Reste à l'appliquer. Ce ne sera pas le plus simple. Pas moins de soixante-dix décrets ou arrêtés sont indispensables à la mise en musique de la loi et à sa traduction sur le terrain. Mais Philippe Douste-Blazy veut aller vite. Il a promis que 80 % de ces textes seraient prêts avant la fin de l'année. Néanmoins, les mesures les plus spectaculaires et les plus emblématiques de ce texte, comme le dossier médical personnel, le système du médecin traitant ou la contribution forfaitaire de 1 euro, ne seront sans doute pas prêts avant janvier 2005, voire plus tard.
Ce n'est pas réellement inquiétant, dans la mesure où le gouvernement souhaite que la loi entre en application au début de l'année prochaine. Mais il convient de ne pas trop traîner si l'on veut que les effets sur les comptes, que certains mettent déjà en doute, soient visibles assez vite, notamment avant les prochaines échéances électorales. Or 2007, c'est demain.
Parmi les textes qui devraient être publiés plus rapidement, en tout cas avant la fin de l'année, figurent ceux qui concernent les nouvelles instances de pilotage du système de protection sociale, c'est à dire « la gouvernance ».9Ainsi devrait être créée la Haute Autorité de santé, chargée entre autres d'évaluer périodiquement les produits, les actes et les prestations. Ses décisions permettront d'agir sur le remboursement ou le déremboursement des médicaments et des actes médicaux. Devrait également voir le jour cet automne, peut-être dès le mois de septembre, l'Union nationale des caisses d'assurance-maladie (Uncam) qui coordonnera les actions des trois caisses d'assurance-maladie et qui aura la lourde tâche de négocier et de signer des accords avec les professions de santé. Son rôle sera primordial dans la réussite de la réforme. D'où l'importance de son directeur général, qui aura de larges pouvoirs et qui sera nommé en Conseil des ministres.
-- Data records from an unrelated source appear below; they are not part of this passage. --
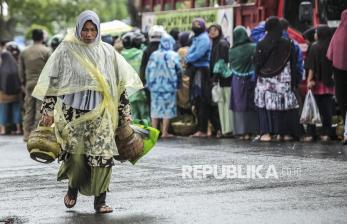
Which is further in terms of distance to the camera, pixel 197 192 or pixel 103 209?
pixel 197 192

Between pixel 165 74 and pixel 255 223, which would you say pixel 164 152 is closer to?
pixel 165 74

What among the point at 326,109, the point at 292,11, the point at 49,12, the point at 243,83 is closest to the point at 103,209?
the point at 326,109

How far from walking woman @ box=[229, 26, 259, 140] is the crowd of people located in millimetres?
16

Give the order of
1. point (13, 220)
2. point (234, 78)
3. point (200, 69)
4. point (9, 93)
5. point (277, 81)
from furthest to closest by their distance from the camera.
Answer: point (9, 93), point (200, 69), point (234, 78), point (277, 81), point (13, 220)

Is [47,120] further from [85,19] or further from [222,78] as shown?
[222,78]

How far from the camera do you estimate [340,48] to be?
14.1 metres

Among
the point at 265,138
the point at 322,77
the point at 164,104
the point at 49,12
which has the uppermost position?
the point at 322,77

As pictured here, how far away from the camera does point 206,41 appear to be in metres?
17.5

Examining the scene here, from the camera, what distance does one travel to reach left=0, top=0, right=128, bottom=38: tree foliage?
3831 cm

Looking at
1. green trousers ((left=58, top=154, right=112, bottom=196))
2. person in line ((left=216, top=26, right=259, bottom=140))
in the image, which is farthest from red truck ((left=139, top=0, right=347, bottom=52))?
green trousers ((left=58, top=154, right=112, bottom=196))

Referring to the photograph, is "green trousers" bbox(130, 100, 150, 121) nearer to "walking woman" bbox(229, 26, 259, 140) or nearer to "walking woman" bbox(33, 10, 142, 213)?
"walking woman" bbox(229, 26, 259, 140)

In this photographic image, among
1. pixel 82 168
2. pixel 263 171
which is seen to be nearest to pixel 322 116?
pixel 263 171

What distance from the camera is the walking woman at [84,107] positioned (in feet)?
28.3

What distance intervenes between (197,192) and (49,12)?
33000 mm
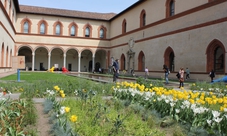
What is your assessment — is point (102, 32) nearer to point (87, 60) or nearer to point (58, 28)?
point (87, 60)

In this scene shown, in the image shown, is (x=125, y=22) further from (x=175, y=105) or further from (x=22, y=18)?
(x=175, y=105)

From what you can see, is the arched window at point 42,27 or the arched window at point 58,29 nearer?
the arched window at point 42,27

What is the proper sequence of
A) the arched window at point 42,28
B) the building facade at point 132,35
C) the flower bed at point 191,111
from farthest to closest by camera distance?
the arched window at point 42,28, the building facade at point 132,35, the flower bed at point 191,111

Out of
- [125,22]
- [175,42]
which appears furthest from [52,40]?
[175,42]

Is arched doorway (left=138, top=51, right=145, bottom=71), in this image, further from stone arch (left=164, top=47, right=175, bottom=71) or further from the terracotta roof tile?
the terracotta roof tile

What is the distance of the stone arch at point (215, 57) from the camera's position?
62.4 feet

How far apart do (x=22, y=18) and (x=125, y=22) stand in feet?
59.2

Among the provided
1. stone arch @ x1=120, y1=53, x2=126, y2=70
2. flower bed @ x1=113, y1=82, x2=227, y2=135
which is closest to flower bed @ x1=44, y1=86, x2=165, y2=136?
flower bed @ x1=113, y1=82, x2=227, y2=135

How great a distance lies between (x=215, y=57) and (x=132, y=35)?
52.0 ft

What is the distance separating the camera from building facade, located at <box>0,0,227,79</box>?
19.8m

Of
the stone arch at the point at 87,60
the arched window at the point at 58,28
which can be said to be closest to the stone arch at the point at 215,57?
the arched window at the point at 58,28

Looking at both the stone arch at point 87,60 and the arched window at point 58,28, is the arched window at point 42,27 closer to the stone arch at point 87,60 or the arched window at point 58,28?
the arched window at point 58,28

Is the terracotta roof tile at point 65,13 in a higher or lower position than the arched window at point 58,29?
higher

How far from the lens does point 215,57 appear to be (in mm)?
19688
La mission est donc d'importance pour le gouvernement et son ministre de la Santé. Et les bruits persistants sur un éventuel remaniement ministériel et la « promotion » de Philippe Douste-Blazy qui pourrait être appelé à des fonctions ministérielles plus élevées, peuvent inquiéter les professionnels de santé qui verraient mal le pilote de la réforme quitter son poste au milieu du gué.
« L'écriture des décrets va conditionner la mise en forme de cette réforme », expliquait il y a quelques jours le président de la Confédération des syndicats médicaux français (Csmf), le Dr Michel Chassang, pour qui « ça peut aller dans le bon comme dans le mauvais sens ». C'est dire l'attention particulière que les médecins prêteront à la publication des textes d'application. « On n'a jamais vu de chantiers aussi importants », ajoutait même, non sans quelque emphase, le président de la Csmf. Une manière d'affirmer qu'un changement de ministre ne serait guère apprécié avant la mise en place de la réforme.